Remembering Beirut: Lessons for Archaeology and (Post-) Conflict Urban Redevelopment in Aleppo
Caroline A. Sandes
University College London
The reconstruction of central Beirut after the Lebanese civil war by Solidere is not generally considered a success. It has resulted in a soulless, expensive and exclusive area aimed at tourists and wealthy overseas business people who have generally failed to materialise; local people tend to go elsewhere, except when protesting (Ilyés 2015). Despite the fact that Beirut was known to be an ancient city with occupation stretching back to prehistoric times, the initial post-war plans were for a modern city centre built on a tabula rasa. Little thought was given to any cultural heritage. Subsequent protest at this planned destruction ensured changes to the original redevelopment plans to incorporate historic building conservation and some archaeological investigation but it was far from ideal, and often became tangled in the ongoing politico-religious conflicts (Sandes 2010).

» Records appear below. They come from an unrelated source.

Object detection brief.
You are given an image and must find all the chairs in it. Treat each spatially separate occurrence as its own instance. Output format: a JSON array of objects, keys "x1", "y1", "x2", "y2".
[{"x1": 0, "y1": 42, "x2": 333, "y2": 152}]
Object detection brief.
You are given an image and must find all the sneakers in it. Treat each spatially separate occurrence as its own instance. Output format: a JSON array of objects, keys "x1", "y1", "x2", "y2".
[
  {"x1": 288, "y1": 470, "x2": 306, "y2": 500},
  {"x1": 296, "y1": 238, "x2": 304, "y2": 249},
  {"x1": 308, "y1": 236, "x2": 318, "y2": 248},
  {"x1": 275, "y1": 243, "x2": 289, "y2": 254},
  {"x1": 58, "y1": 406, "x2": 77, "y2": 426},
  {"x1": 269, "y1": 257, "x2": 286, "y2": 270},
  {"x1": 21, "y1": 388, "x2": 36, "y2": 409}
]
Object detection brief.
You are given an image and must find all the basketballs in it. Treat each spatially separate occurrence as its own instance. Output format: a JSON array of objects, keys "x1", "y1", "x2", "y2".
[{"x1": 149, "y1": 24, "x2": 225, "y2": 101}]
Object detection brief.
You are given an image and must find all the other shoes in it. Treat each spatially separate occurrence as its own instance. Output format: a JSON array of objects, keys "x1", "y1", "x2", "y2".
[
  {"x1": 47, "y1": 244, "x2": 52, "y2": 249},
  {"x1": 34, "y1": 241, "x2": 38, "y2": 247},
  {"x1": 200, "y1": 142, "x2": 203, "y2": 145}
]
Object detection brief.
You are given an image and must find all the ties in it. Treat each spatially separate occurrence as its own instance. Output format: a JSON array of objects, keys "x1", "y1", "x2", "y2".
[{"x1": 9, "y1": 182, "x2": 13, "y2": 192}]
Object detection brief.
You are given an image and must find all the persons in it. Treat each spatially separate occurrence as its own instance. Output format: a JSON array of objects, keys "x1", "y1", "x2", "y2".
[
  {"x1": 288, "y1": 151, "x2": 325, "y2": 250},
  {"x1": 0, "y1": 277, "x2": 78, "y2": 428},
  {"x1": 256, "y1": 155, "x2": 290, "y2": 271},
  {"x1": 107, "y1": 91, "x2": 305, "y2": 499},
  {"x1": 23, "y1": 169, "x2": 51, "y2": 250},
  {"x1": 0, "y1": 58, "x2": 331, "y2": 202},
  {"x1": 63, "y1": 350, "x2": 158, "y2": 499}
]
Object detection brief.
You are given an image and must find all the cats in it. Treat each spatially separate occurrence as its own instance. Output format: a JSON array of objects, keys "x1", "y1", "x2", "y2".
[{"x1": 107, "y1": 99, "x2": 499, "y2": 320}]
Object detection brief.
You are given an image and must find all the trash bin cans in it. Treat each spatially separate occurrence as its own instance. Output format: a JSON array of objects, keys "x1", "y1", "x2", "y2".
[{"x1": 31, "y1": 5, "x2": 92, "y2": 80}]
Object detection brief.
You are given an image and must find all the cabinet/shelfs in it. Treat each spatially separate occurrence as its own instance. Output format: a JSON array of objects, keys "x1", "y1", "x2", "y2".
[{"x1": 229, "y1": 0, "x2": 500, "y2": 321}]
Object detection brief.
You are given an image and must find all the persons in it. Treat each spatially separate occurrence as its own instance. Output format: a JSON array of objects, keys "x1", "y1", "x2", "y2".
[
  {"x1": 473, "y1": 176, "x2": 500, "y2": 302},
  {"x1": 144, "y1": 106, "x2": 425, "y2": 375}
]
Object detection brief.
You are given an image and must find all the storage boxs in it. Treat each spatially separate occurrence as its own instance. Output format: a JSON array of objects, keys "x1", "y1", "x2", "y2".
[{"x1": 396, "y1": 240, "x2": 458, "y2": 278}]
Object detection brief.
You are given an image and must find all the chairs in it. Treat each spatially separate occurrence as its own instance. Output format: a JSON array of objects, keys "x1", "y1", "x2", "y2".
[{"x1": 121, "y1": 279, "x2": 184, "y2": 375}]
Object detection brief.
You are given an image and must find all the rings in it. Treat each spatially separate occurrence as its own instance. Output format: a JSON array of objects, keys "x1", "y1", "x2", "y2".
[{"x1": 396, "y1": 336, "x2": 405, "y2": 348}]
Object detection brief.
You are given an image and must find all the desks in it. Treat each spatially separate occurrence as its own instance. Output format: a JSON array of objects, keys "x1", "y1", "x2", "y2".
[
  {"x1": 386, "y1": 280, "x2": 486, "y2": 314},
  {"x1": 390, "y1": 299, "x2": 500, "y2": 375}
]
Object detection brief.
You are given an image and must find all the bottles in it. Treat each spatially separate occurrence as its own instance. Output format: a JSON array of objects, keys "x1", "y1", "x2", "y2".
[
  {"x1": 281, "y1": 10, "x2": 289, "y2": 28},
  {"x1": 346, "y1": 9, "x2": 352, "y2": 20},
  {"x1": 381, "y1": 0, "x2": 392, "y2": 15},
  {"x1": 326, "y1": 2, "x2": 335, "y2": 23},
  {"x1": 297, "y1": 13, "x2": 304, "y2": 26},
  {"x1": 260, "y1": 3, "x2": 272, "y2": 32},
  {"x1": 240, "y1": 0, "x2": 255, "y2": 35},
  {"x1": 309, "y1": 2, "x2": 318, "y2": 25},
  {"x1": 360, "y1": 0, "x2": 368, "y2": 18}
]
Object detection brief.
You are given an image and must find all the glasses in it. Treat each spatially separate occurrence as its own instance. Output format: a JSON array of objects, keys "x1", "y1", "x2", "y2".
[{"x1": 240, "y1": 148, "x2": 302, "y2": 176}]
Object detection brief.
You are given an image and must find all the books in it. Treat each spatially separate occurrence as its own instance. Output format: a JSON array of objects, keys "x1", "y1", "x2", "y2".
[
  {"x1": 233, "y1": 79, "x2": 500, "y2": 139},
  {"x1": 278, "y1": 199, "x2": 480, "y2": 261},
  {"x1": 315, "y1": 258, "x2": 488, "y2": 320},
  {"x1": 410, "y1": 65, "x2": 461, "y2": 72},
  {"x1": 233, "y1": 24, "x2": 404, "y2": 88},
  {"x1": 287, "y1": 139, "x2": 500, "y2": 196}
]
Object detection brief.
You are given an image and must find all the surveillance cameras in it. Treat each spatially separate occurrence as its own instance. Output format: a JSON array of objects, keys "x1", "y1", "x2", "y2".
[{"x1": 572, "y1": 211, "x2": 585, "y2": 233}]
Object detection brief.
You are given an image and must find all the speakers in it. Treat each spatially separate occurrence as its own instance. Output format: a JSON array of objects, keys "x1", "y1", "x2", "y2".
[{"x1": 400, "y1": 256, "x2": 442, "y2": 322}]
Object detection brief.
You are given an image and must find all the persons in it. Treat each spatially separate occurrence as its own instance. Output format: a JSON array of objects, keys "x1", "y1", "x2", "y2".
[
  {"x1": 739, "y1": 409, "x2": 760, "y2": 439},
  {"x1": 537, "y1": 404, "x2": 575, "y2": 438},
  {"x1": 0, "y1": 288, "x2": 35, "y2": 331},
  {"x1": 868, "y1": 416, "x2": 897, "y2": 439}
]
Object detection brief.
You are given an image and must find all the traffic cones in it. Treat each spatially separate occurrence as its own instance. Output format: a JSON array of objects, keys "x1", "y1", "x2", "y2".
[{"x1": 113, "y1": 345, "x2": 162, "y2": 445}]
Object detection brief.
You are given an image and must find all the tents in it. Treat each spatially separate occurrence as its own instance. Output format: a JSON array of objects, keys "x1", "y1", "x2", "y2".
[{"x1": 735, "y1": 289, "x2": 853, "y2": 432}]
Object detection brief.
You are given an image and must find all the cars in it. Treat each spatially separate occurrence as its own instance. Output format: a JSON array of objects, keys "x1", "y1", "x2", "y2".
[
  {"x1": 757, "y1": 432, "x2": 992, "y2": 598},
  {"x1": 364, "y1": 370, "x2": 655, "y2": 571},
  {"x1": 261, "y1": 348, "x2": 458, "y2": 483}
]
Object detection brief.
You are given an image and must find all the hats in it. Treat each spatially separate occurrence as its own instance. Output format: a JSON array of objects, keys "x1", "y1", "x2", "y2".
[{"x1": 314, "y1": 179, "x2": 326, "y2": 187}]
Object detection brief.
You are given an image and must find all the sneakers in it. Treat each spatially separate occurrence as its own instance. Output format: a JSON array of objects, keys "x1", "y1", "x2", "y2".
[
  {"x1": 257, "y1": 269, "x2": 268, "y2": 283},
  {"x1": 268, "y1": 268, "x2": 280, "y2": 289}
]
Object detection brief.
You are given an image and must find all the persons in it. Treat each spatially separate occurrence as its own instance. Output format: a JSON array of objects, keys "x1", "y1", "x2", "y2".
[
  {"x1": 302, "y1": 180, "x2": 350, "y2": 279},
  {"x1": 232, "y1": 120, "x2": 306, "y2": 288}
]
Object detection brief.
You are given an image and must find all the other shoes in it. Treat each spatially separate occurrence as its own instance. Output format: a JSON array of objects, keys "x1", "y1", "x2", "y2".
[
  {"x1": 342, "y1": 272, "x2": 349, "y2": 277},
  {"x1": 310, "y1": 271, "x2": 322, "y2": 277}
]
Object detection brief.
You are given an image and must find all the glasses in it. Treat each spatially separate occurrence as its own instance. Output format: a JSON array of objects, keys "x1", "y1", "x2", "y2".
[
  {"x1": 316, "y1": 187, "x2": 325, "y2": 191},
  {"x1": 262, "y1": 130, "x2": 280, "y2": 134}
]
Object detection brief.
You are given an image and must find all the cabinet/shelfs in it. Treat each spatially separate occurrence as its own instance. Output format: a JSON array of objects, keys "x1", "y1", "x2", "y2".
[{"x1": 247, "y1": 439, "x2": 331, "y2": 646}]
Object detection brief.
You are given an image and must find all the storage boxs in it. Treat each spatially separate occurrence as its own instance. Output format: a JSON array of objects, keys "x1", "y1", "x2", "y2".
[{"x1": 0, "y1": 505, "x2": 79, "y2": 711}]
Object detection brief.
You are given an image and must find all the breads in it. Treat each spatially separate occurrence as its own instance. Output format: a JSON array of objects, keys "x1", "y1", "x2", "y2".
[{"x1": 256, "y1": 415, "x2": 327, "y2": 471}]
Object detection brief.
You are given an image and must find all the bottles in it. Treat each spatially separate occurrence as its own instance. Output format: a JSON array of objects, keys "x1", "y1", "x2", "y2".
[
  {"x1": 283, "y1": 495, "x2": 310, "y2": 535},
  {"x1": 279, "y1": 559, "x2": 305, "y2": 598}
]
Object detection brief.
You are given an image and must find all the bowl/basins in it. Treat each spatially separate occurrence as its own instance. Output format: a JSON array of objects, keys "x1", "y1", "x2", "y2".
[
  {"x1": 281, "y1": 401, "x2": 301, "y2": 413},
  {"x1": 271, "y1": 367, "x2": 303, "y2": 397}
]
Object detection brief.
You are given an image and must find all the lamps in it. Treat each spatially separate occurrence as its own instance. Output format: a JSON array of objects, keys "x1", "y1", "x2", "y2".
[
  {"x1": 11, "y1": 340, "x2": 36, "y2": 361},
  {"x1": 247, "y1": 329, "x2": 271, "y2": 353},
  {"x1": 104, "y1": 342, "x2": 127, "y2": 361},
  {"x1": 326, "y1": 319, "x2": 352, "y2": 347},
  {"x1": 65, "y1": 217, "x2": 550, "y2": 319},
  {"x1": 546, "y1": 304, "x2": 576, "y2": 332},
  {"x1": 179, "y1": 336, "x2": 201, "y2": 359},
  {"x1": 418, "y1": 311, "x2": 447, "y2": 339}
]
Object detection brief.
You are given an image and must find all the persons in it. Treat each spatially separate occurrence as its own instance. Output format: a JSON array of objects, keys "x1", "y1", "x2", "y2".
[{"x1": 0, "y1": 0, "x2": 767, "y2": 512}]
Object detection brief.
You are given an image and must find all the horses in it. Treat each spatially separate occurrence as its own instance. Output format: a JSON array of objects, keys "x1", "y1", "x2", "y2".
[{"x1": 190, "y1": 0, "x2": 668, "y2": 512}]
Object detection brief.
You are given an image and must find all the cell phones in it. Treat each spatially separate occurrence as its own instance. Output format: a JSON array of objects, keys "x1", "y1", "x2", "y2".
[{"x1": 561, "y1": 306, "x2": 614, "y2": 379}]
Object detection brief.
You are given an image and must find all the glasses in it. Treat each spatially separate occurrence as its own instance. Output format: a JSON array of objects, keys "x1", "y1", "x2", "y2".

Aleppo is another such city; occupation can be traced back to the 10th century BCE, and its old city has World Heritage status. The ongoing Syrian war has caused dreadful destruction of the city and its peoples, but in the rebuilding how important will this cultural heritage be considered?
This paper examines the role of the built heritage, particularly archaeology, in the (post-) conflict urban reconstruction process and with reference to Beirut, examines what archaeology has the potential to offer to the rebuilding and rehabilitation of Aleppo and its communities.